本当なら、駅弁を食って缶ビールを飲んで新幹線気分を満喫したいのだが、新神戸から福山まで50分もかからない。
飲み食いし終わる前に着かれても困る。
「あー、ほんま素っ気ないよなぁ」。

次の駅、岡山にはすぐに着いた。
「この次の福山駅もすぐやな。
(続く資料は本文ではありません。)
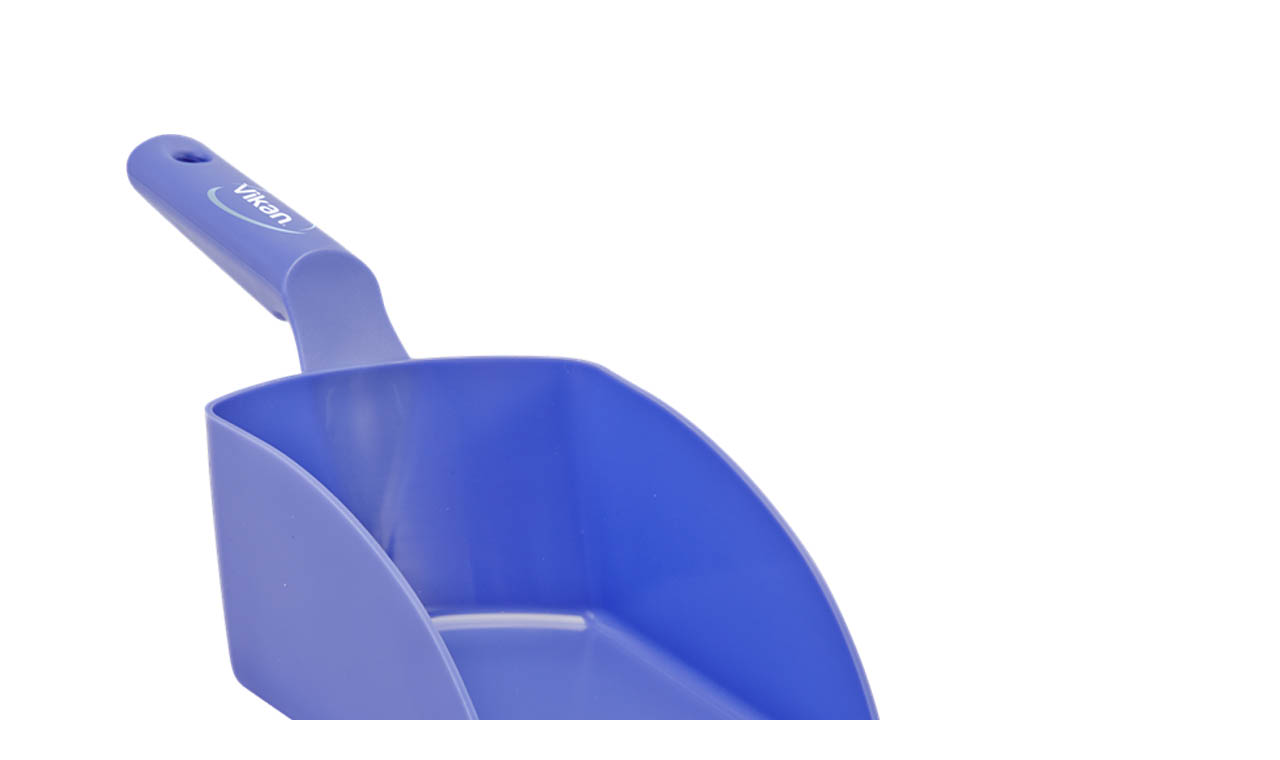

--- FILE ---
content_type: text/html; charset=UTF-8
request_url: https://www.techbm.sk/?attachment_id=4485
body_size: -117
content:
<img class="enovathemes-attachment-image" src="https://www.techbm.sk/wp-content/uploads/2016/03/5675-1.jpg">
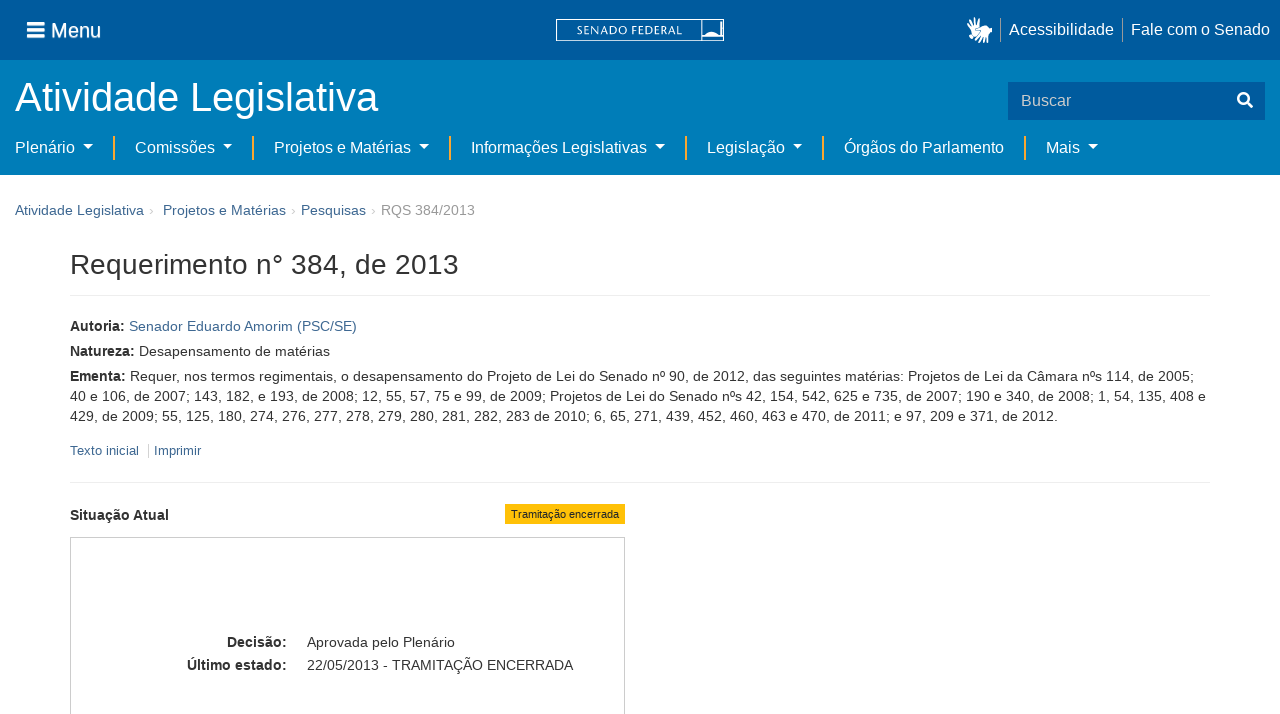

--- FILE ---
content_type: text/javascript
request_url: https://www25.senado.leg.br/atividade-portlet/js/detalhe_materia.js?browserId=other&minifierType=js&languageId=pt_BR&b=6205&t=1769181196000
body_size: 4531
content:
$(function(){function a(){$(".medida-provisoria-portlet").each(function(b,d){var c=false;$.each(["NO_CONGRESSO","NO_SENADO","NA_CAMARA"],function(f,g){var e=$(d).find('[data-local="'+g+'"]').length;var h=$(d).find('.tramitacao-escolha-casa input[type=checkbox][data-filter="'+g+'"]');var i=$(d).find('.tramitacao-erro-casa div[data-filter="'+g+'"]');if(e==0){h.prop("disabled",true);h.prop("checked",false);i.show();c=true}else{h.prop("disabled",false);i.hide()}});if($(d).find(".tramitacao-escolha-casa input[type=checkbox]:checked").length==0){c=true;$(d).find('.tramitacao-erro-casa div[data-filter="ANY"]').show()}else{$(d).find('.tramitacao-erro-casa div[data-filter="ANY"]').hide()}if(c){$(d).find(".tramitacao-erro-casa").show()}else{$(d).find(".tramitacao-erro-casa").hide()}});$(".materia-portlet,.veto-portlet").each(function(b,d){var c=false;$.each(["PLENARIO","COMISSOES","OUTROS"],function(f,g){var e=$(d).find('[data-local="'+g+'"]').length;var h=$(d).find('.tramitacao-escolha-casa input[type=checkbox][data-filter="'+g+'"]');var i=$(d).find('.tramitacao-erro-casa div[data-filter="'+g+'"]');if(e==0){h.prop("disabled",true);h.prop("checked",false);i.show();c=true}else{h.prop("disabled",false);i.hide()}});if($(d).find(".tramitacao-escolha-casa input[type=checkbox]:checked").length==0){c=true;$(d).find('.tramitacao-erro-casa div[data-filter="ANY"]').show()}else{$(d).find('.tramitacao-erro-casa div[data-filter="ANY"]').hide()}if(c){$(d).find(".tramitacao-erro-casa").show()}else{$(d).find(".tramitacao-erro-casa").hide()}$(d).find(".tramitacao-escolha-casa input[type=checkbox]").on("change",function(){var f=$(this).data("filter");if(f==null){return}var e=$(this).is(":checked");var g=$(d).find('[data-local="'+f+'"]');if(e){g.show()}else{g.hide()}a()})})}$().ready(function(){a();$("a.sf-senado-link-tramitacao").click(function(d){var c=$(this).attr("href");var b=true;if(typeof c!=="undefined"&&!$("#tramitacao").hasClass("in")){$("#tramitacao").one($.support.transition.end,function(e){document.location.href=c;$("#tramitacao_toggle").removeClass("collapsed")});$("#tramitacao").collapse("show");b=false}return b});if(location.hash!==null&&location.hash!==""){$(location.hash+" a.accordion-toggle").removeClass("collapsed");$(location.hash).next(".accordion-body").collapse("show");location.hash=location.hash}});$(".medida-provisoria-portlet .jq_recarregar, .materia-portlet .jq_recarregar").on("click",function(e){var c=e.target;var d=$(c).parents("form:first");if(d.length!=1){return false}d=d[0];var b=$(d).data("url")+"&"+$(d).serialize();var f="#"+$(d).data("target");var g=f+"_loading";$(f).hide();$(g).show();$.ajax(b,{success:function(h){$(f).replaceWith(h);$(f).show();$(g).hide();a()}});return false});$(".medida-provisoria-portlet .tramitacao-escolha-casa input[type=checkbox]").on("change",function(){var c=$(this).data("filter");if(c==null){return}var b=$(this).is(":checked");var d=$('.medida-provisoria-portlet [data-local="'+c+'"]');if(b){d.show()}else{d.hide()}a()});$(".sf-trigger-click-curtir").on("click",function(c){c.preventDefault();try{gtag("event","click",{link_classes:$(this).attr("class"),link_id:$(this).attr("id"),link_text:$(this).text(),outbound:"true"})}catch(b){}$(this).children().filter("i").addClass("fas").removeClass("far");$(this).siblings().filter("a").each(function(){$(this).replaceWith($(this).children())});$(this).replaceWith($(this).children())});$(".materia-portlet .jq_acompanhamento, .medida-provisoria-portlet .jq_acompanhamento, .veto-portlet .jq_acompanhamento").on("click",function(){var d=$(this).data("target");var c=$(this).data("url");var b=$(d).attr("id");if($(d).length==0){return}$.ajax({type:"POST",url:c}).success(function(e){document.getElementById(b).innerHTML=e;$(d).modal();$(d).on("shown",function(){$(d).find("#form_login_acompanhamento_modal").submit(onSubmitLoginAcompanhamentoModal);grecaptcha.render(document.querySelector(".g-recaptcha").id)})})});$(".materia-portlet .sf-link-accordion-show, .medida-provisoria-portlet .sf-link-accordion-show, .veto-portlet .sf-link-accordion-show").sfLinkAccordionShow()});function onSubmitLoginAcompanhamentoModal(c){c.preventDefault();var a=$("#form_login_acompanhamento_modal").serialize();var b=$("#form_login_acompanhamento_modal").attr("action");$.ajax({type:"POST",url:b,data:a,success:function(d){document.getElementById("container_login_acompanhamento_modal").innerHTML=d},error:function(d){document.getElementById("container_erros_login").innerHTML=d.responseText;grecaptcha.reset()}})};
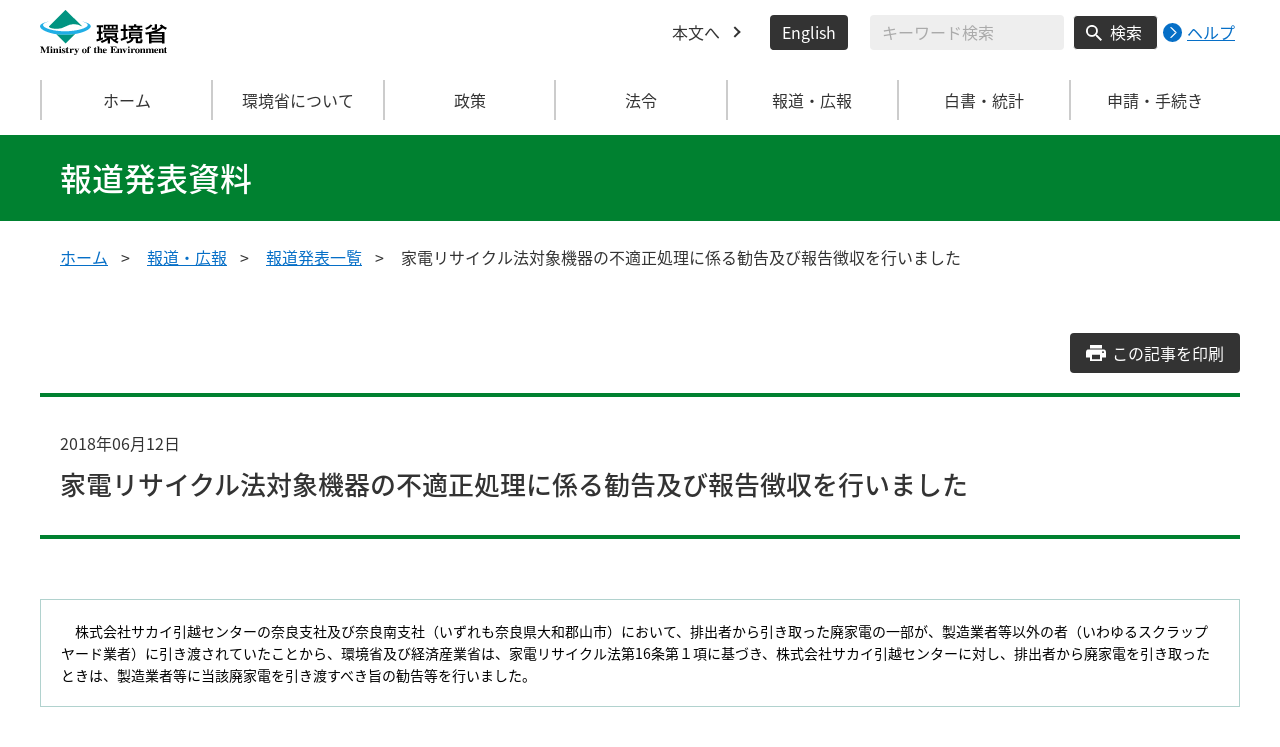

--- FILE ---
content_type: application/javascript
request_url: https://www.env.go.jp/js/press-release-material-print.js
body_size: 296
content:
const printButton = document.querySelector(
    '.js-press-print-release-material__button');
const strUrl = window.location.href;

document.addEventListener('DOMContentLoaded', function() {
  // この記事を印刷
  printButton.addEventListener('click', function(e) {
    if (window.location.search == '') {
      openUrl = window.location.href+'?print=true';
    } else {
      openUrl = window.location.href+'&print=true';
    }
    window.open(
        openUrl,
        'print',
        'toolbar=yes,' +
        'location=yes,'+
        'directories=no,'+
        'personalbar=yes,'+
        'status=no,'+
        'menubar=yes,'+
        'scrollbars=yes,'+
        'titlebar=yes,'+
        'resizable=yes,'+
        'width=1260,'+
        'height=800',
    );
  });
});

if (strUrl.match( 'print' )) {
  document.write(
      '<link rel="stylesheet"' +
      ' type="text/css" media="all"' +
      ' href="/css/honsyo_print-press-release.css" rel="stylesheet" />',
  );
}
今のうちにトイレに行っとこ」。
輪行バッグを担いでトイレを利用するのは、いろいろ不便があり(トイレまでの細い通路を通れないとか)、今がチャンスと判断。
席を立ち、「ちょっとすみません」と隣の女性に言って、またトレイを上げてもらい通路に出る。
その時、ふと思った。
「帰り(トイレに行った後)も自分の席に座るには、隣の人にトレイを上げてもらわなあかんな」と。
それはそれで気を使う。
「どうせ、岡山から福山まですぐなんやから」と自分に言い聞かせ、トイレに行ってから席には戻らず、デッキでぼけっと景色を眺めた。

今回、一緒にしまなみ海道を走るSさんからメールが入る。
「福山に着きました」と。
ふたりの待ち合わせ場所は尾道駅で、俺は福山から在来線に乗り換え尾道に向かうが、Sさんは福山からロードバイクで走って行くらしい。
「ほんまに走るん好きな人やな」と思う。
まぁ、俺も同じロード乗りとして、感心してる場合ではなく見習わないといけないですね。

新幹線が福山に着く少し前、輪行バッグを取りに戻る。
隣の女性に「何かとすみませんでした」と一言伝えようかと考えたが、かえって鬱陶しがられるかも知れない。
何も言わず輪行バッグを担いで、またデッキに戻った。そして、すぐに福山駅到着。

「在来線の乗り換えはどこからや?」。
福山駅構内をうろつく。
ここで乗り換えをミスると待ち合わせ時間に着かない。
そんなプレッシャーを感じ、少し焦りつつも案内標識に従って在来線のホームに向かう。
が、案内標識だけでは不安だ。
念のため、駅員に声を掛け教えてもらった。
後々考えると、「この人、初めて電車に乗る人なん?」と思われたかも知れない。

尾道に行く電車に乗るには、3番ホーム。
輪行バッグを担ぎ、ムカムカしながら向かう。
重いし行動が制限されるし、肩紐が食い込んで痛い。
気持ちがどんどん落ち込んでいく中、なんとか3番ホームに着き電車を待っていると、「昨日の大雨の影響で~~」とアナウンスが聞こえた。
「え、まさかダイヤが乱れてんのか?」。
「次の三原行きの電車に乗せてもらわな遅刻やわ…」。
何度目かの不安に駆られたが、定刻に電車は入線してくれた。

狙っていた先頭車両に乗り込み、輪行バッグを置くスペース確保。
「20分ほどしか乗らんけど、とりあえず落ち着けるわ」。
ほっとして周りを見渡すと、乗客0。
貸切状態。
遠慮無く近くの適当な席に座り、ぼけっと窓の外を見ると曇り空。
癖なのか、線路に並んで通る道路の路面状態をチェックする。
「お、乾いてるやん。Sさん、尾道まで快適に走ってそうやな」。

ぼんやり路面を見ていると、尾道駅に到着。
「肩痛い…。ほんま、拷問…」。
輪行バッグを担ぎ、ホームに降りる。
と同時に尾道の駅前が視界に入り、「なんか小綺麗になったよな。尾道らしい味わいが無くなったよなぁ」。
少しがっかりしたが、左手、商店街の方に目を向けると、昭和を感じる町並みも残っており、「尾道に来たなぁ」という気分に浸れた。